Even amid record death tolls, Interior Minister Olga Sánchez Cordero, who has been acting president while López Obrador convalesces, said the pandemic was “absolutely contained, with a slight fall.”
The health ministry has long been accused of trying to put a positive spin on its handling of the pandemic by conducting few tests and counting only confirmed cases.
But even the autonomous state statistics office, Inegi, which acknowledged far more Covid-19 deaths than the health ministry has reported, faced flak.
Inegi attributed 108,658 deaths to Covid-19 between January and August last year. But Mario Romero, a researcher into Mexico’s pandemic toll, believed all of 184,039 excess deaths recorded in the period were caused by Covid because other leading conditions — heart attacks, diabetes and influenza or pneumonia — also posted unusual rises.
He and Laurianne Despeghel, an economic consultant, have combed through death certificates and estimate that Covid-19 deaths are 2.85 times under-reported — putting the current death toll at some 430,000, higher even than in the U.S. Based on that research, Mexico City’s excess death toll is “already the worst [city] in the world, by a large amount,” he said.
“I think they’re being intentionally confusing,” said Romero.
The spin does not stop with the numbers. Faced with no BioNTech/Pfizer deliveries until February 15, López Obrador insisted the pause was to free up vaccines for poor countries — a global call for which he claims credit.
The drugmaker said the delays were because of the revamp of its plant in Belgium, designed to increase the group’s production capacities. As a result, it is locked in a bitter dispute with the EU over deliveries.

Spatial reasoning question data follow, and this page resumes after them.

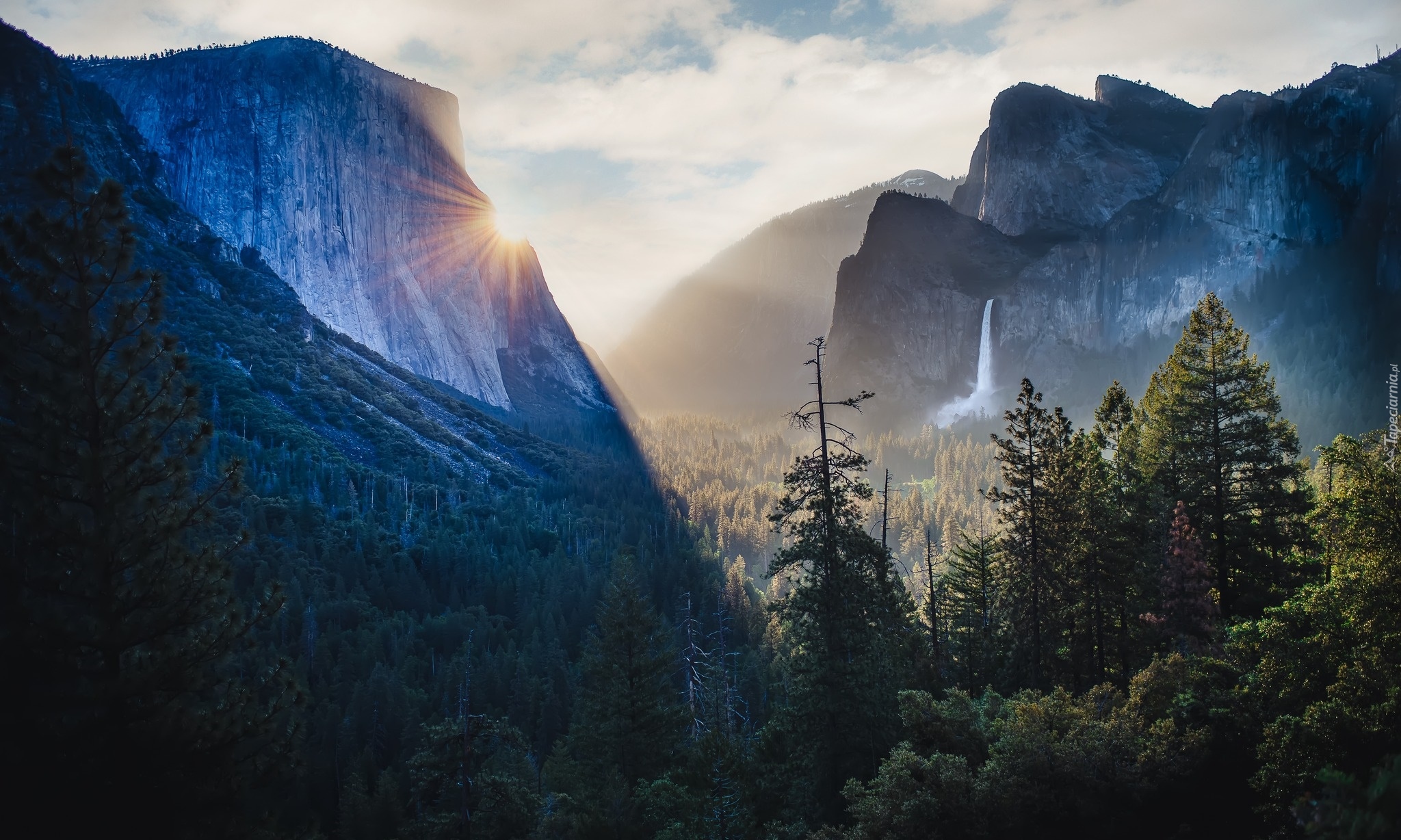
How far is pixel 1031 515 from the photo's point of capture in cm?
2152

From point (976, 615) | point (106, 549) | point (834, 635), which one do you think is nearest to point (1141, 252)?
point (976, 615)

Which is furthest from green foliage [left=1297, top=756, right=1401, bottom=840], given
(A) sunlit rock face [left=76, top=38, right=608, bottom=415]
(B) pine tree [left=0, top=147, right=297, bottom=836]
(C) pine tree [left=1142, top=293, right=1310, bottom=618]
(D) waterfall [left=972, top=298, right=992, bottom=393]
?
(D) waterfall [left=972, top=298, right=992, bottom=393]

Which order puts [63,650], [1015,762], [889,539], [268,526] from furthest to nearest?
[889,539]
[268,526]
[1015,762]
[63,650]

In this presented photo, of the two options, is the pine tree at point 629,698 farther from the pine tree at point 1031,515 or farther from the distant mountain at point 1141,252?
the distant mountain at point 1141,252

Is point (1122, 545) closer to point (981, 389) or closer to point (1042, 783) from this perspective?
point (1042, 783)

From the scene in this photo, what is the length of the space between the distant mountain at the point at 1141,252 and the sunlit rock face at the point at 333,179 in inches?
3953

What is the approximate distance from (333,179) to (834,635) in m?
150

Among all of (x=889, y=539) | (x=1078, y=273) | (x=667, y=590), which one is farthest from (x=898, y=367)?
(x=667, y=590)

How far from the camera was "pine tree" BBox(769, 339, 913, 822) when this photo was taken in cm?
1622

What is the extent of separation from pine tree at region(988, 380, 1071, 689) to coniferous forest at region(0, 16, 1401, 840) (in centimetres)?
12

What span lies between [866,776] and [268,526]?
217 ft

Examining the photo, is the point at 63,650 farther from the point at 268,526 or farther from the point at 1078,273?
the point at 1078,273

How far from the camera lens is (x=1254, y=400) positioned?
66.7 ft

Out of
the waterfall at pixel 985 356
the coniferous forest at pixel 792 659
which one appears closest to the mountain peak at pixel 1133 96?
the waterfall at pixel 985 356
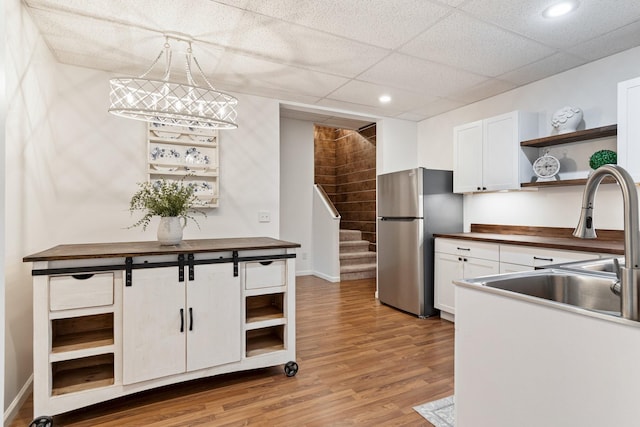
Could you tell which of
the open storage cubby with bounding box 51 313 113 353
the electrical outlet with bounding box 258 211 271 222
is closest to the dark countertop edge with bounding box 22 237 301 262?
the open storage cubby with bounding box 51 313 113 353

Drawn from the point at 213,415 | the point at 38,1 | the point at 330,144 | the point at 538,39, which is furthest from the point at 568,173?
the point at 330,144

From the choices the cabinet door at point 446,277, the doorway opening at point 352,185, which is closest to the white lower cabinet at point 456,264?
the cabinet door at point 446,277

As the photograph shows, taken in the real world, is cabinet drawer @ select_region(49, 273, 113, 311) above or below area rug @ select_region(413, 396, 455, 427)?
above

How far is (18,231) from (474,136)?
3958 millimetres

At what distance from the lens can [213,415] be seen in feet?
6.40

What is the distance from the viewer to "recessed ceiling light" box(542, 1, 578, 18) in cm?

Mexico has so far administered just under 715,000 vaccine doses, well behind Brazil which began inoculations later. An online system for over-60s to sign up for the shot crashed soon after launch.
Despite that, the president said in a video message: “For February, we are going to have 6 million doses and for March double that, 12 million, no problem.”
His announcement on January 24 that he had caught Covid-19 also sparked questions: had he traveled on a commercial flight while knowingly ill?
His spokesman, Jesús Ramírez, initially said the president felt unwell and was tested in the northern city of Monterrey on the eve of his return home. Ramírez later said he had misunderstood other aides and insisted the president “felt a bit fluey” the day of his flight back and was tested later in Mexico City.
In the face of harsh criticism from experts, López-Gatell has talked of a strategy rethink. Experts say that is urgent: Arturo Erdely, a mathematician tracking the data, expects Mexico to hit 600,000 deaths by the end of June.
“What they need to change is to tell us the truth and give clear messages,” said Sergio Aguayo, a political analyst.